Skip to content

dataproc-engine Build & Distribution Strategy

1. Standalone Package Architecture

The dataproc-engine is designed as a standalone Python package located in the dataproc_engine/ directory. It has its own pyproject.toml to ensure: * Decoupling: The engine can be versioned, tested, and distributed independently of the multiagent-eval framework. * Minimal Dependencies: It only requires click, pydantic, aiohttp, pandas, and pyarrow, avoiding the bloat of the root harness (e.g., Flask, sentence-transformers). * CLI Registration: The dataproc-cli is registered as a project script within this sub-package.

2. Monorepo Integration

While the package is standalone, it can be integrated into the root development environment using Editable Installs.

From the repository root:

pip install -e ./dataproc_engine
This registers the dataproc-cli in the user's environment and allows the root eval_runner to import from dataproc_engine.

3. Root pyproject.toml Options

There are two ways to handle the engine in the root pyproject.toml:

Option A: Fully Decoupled (Default)

The root pyproject.toml remains unchanged. The engine is treated as an external library that the user installs manually if they need data processing capabilities.

Add dataproc-engine as an optional dependency (extra) in the root pyproject.toml:

[project.optional-dependencies]
dataproc = [
    "dataproc-engine @ file://./dataproc_engine"
]
Then the user can run pip install -e ".[dataproc]" to install everything.
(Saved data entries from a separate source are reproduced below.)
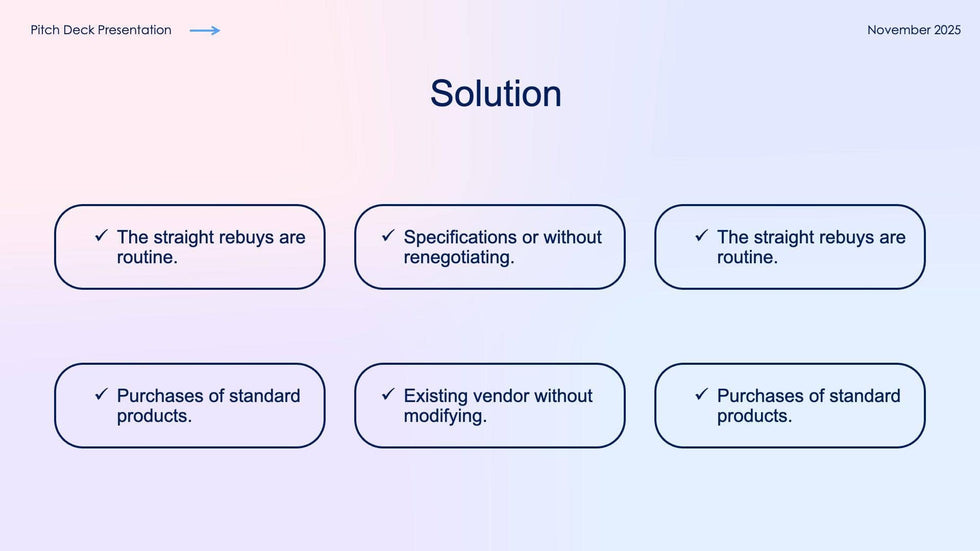 Pitch Deck Presentation

November 2025

Solution

✓ The straight rebuys are routine.

✓ Specifications or without renegotiating.

✓ The straight rebuys are routine.

✓ Purchases of standard products.

✓ Existing vendor without modifying.

✓ Purchases of standard products.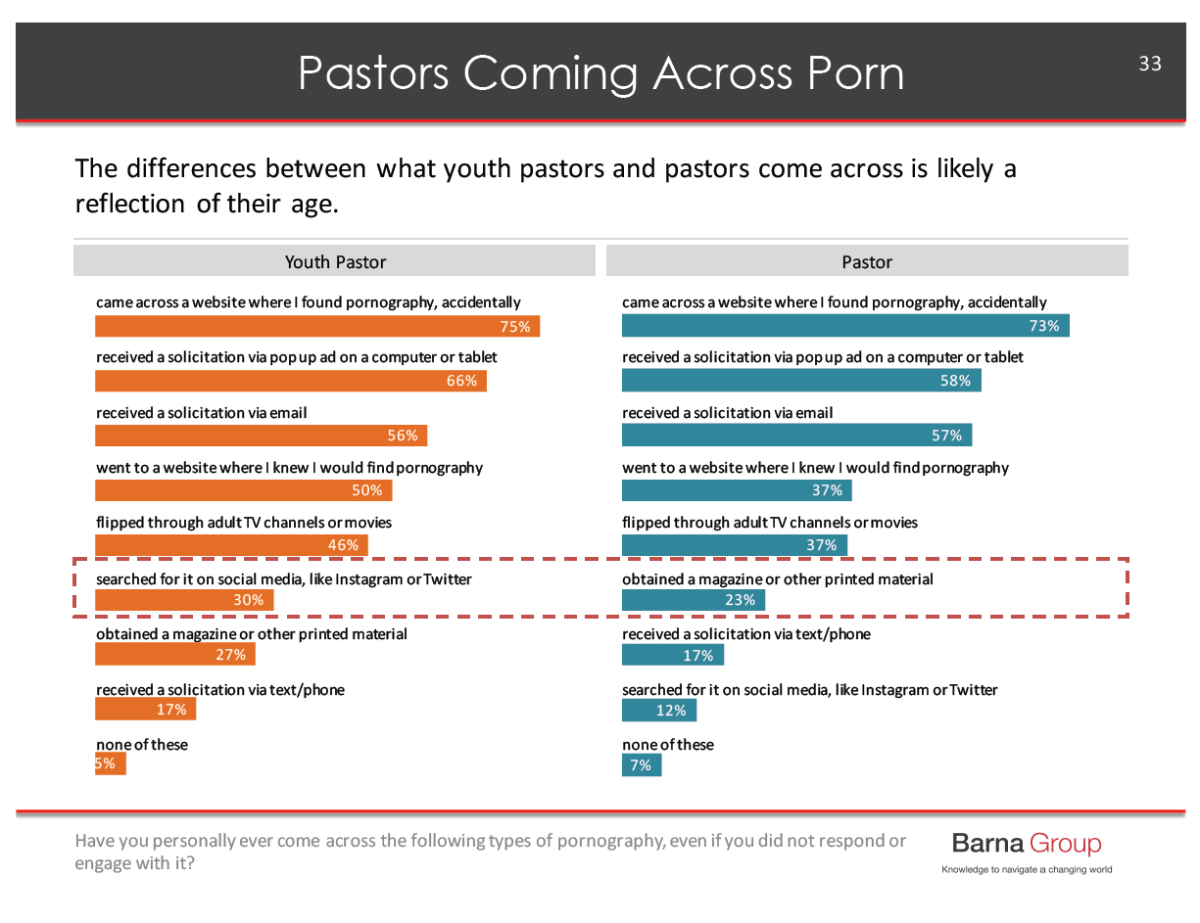 Pastors Coming Across Porn

33

The differences between what youth pastors and pastors come across is likely a reflection of their age.

Youth Pastor

came across a website where I found pornography, accidentally
75%

received a solicitation via pop up ad on a computer or tablet
66%

received a solicitation via email
56%

went to a website where I knew I would find pornography
50%

flipped through adult TV channels or movies
46%

searched for it on social media, like Instagram or Twitter
30%

obtained a magazine or other printed material
27%

received a solicitation via text/phone
17%

none of these
5%

Pastor

came across a website where I found pornography, accidentally
73%

received a solicitation via pop up ad on a computer or tablet
58%

received a solicitation via email
57%

went to a website where I knew I would find pornography
37%

flipped through adult TV channels or movies
37%

obtained a magazine or other printed material
23%

received a solicitation via text/phone
17%

searched for it on social media, like Instagram or Twitter
12%

none of these
7%

Have you personally ever come across the following types of pornography, even if you did not respond or engage with it?

Barna Group
Knowledge to navigate a changing world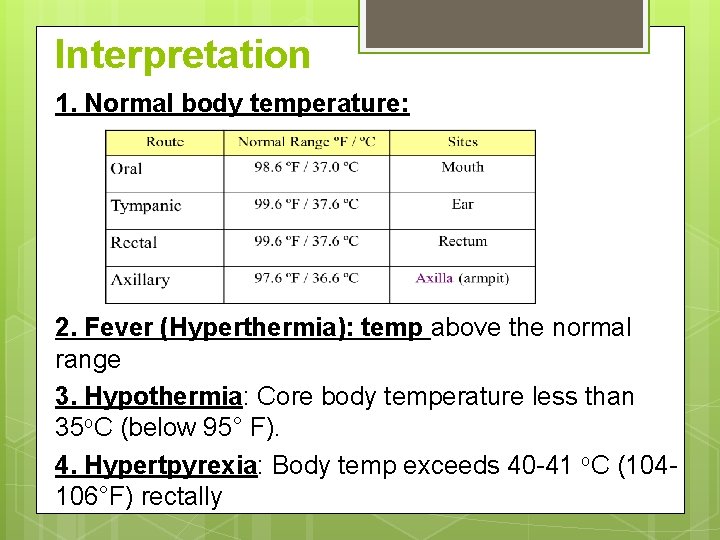 Interpretation

1. Normal body temperature:

| Route | Normal Range ºF / ºC | Sites |
|---|---|---|
| Oral | 98.6 ºF / 37.0 ºC | Mouth |
| Tympanic | 99.6 ºF / 37.6 ºC | Ear |
| Rectal | 99.6 ºF / 37.6 ºC | Rectum |
| Axillary | 97.6 ºF / 36.6 ºC | Axilla (armpit) |

2. Fever (Hyperthermia): temp above the normal range

3. Hypothermia: Core body temperature less than 35oC (below 95° F).

4. Hypertpyrexia: Body temp exceeds 40-41 oC (104-106°F) rectally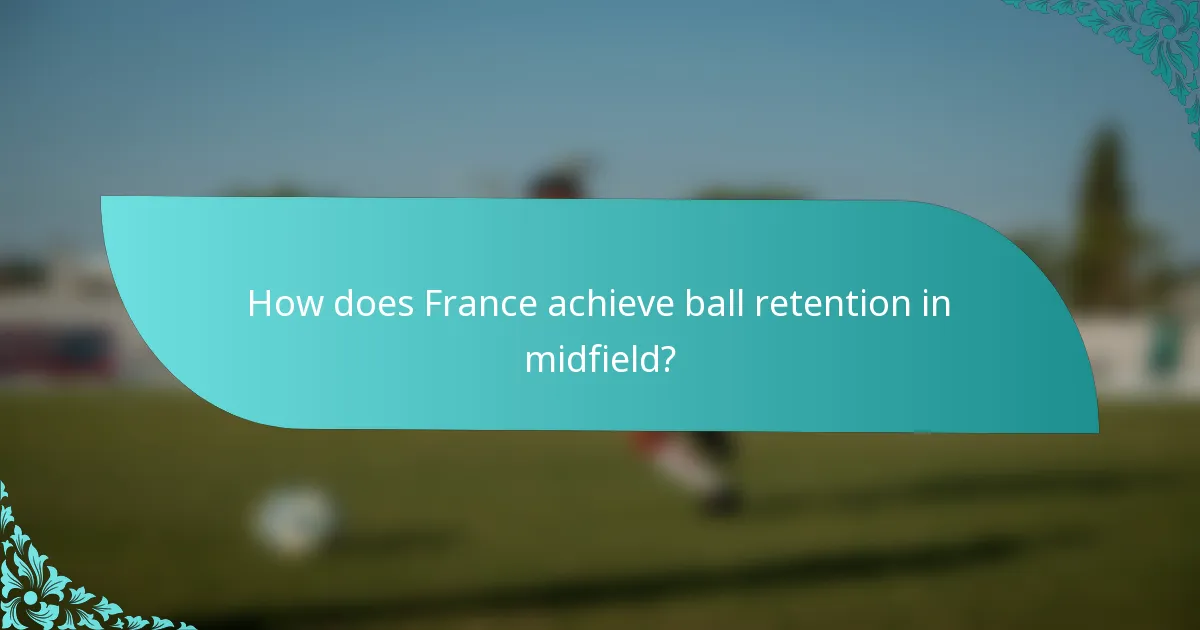 How does France achieve ball retention in midfield?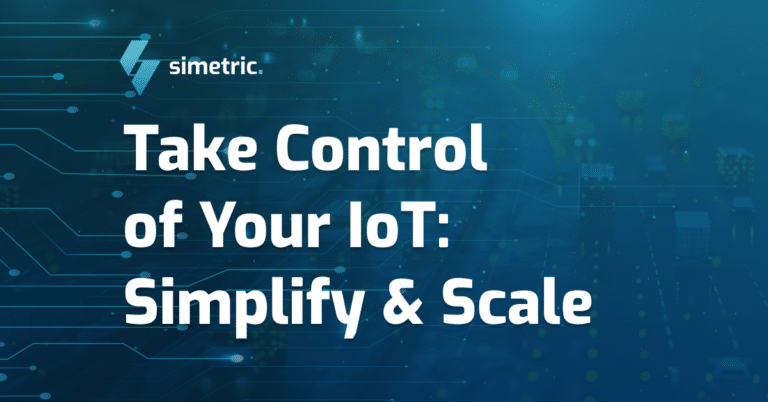 simetric.

Take Control of Your IoT: Simplify & Scale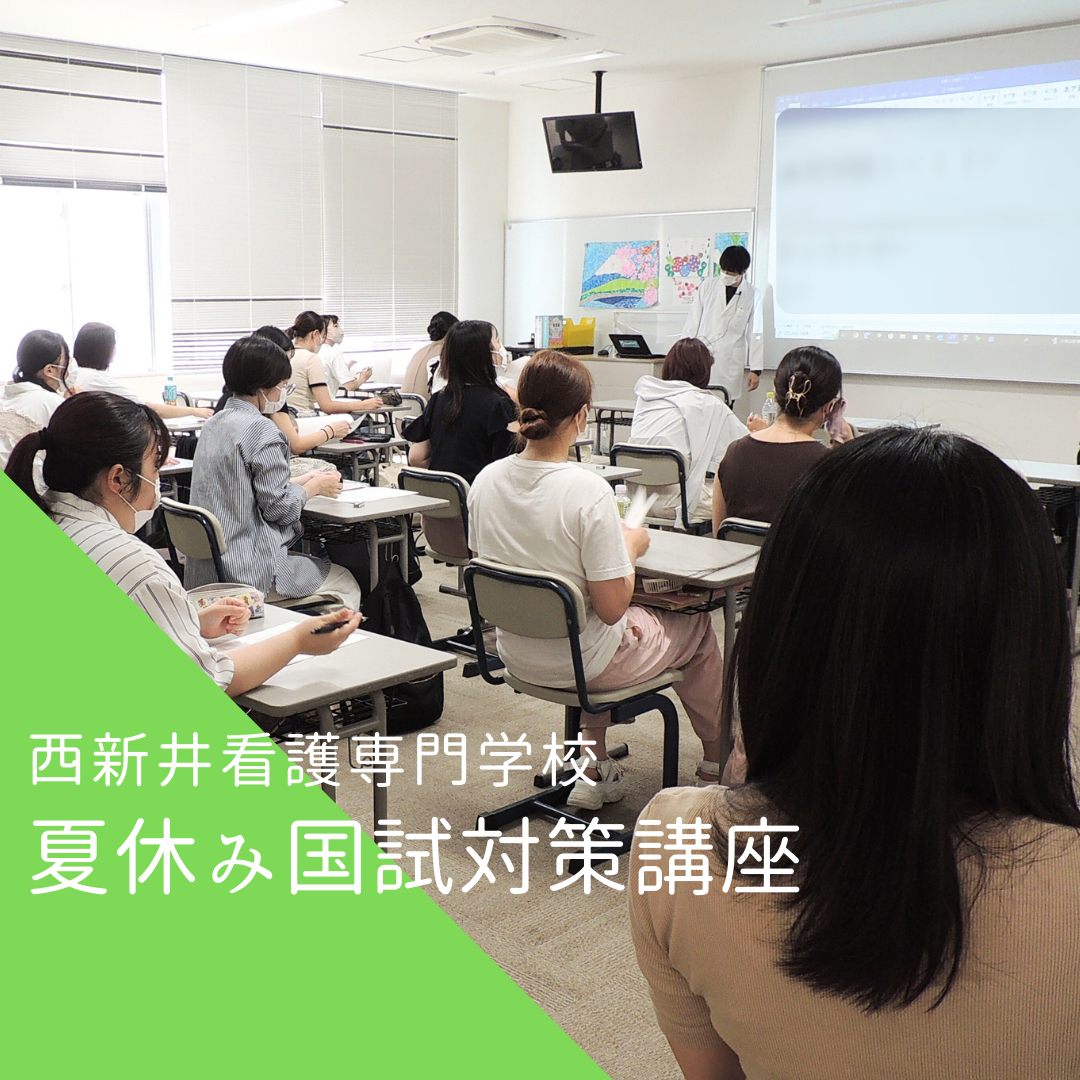 西新井看護専門学校
夏休み国試対策講座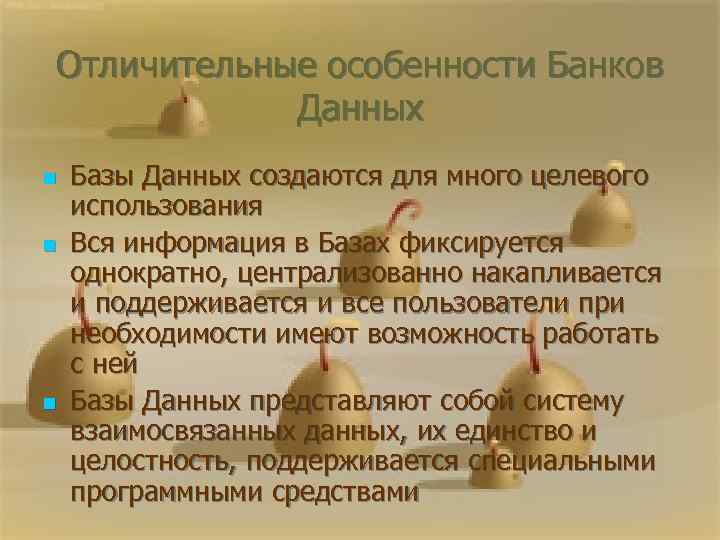 Отличительные особенности Банков Данных

Базы Данных создаются для много целевого использования

Вся информация в Базах фиксируется однократно, централизованно накапливается и поддерживается и все пользователи при необходимости имеют возможность работать с ней

Базы Данных представляют собой систему взаимосвязанных данных, их единство и целостность, поддерживается специальными программными средствами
4. Zero-Redistribution ETL Principle

To comply with licensing restrictions of original data sources (e.g., restricted third-party benchmarks, ISO Standards), dataproc-engine follows a Code-First, Data-Second philosophy: * We do not copy or redistribute third-party dataset files in this repository. * We do distribute the automated Provider scripts that allow users to generate their own local copies of the dataset directly from the official source. * This ensures the framework is legally unimpeachable and perpetually synchronized with the latest upstream data.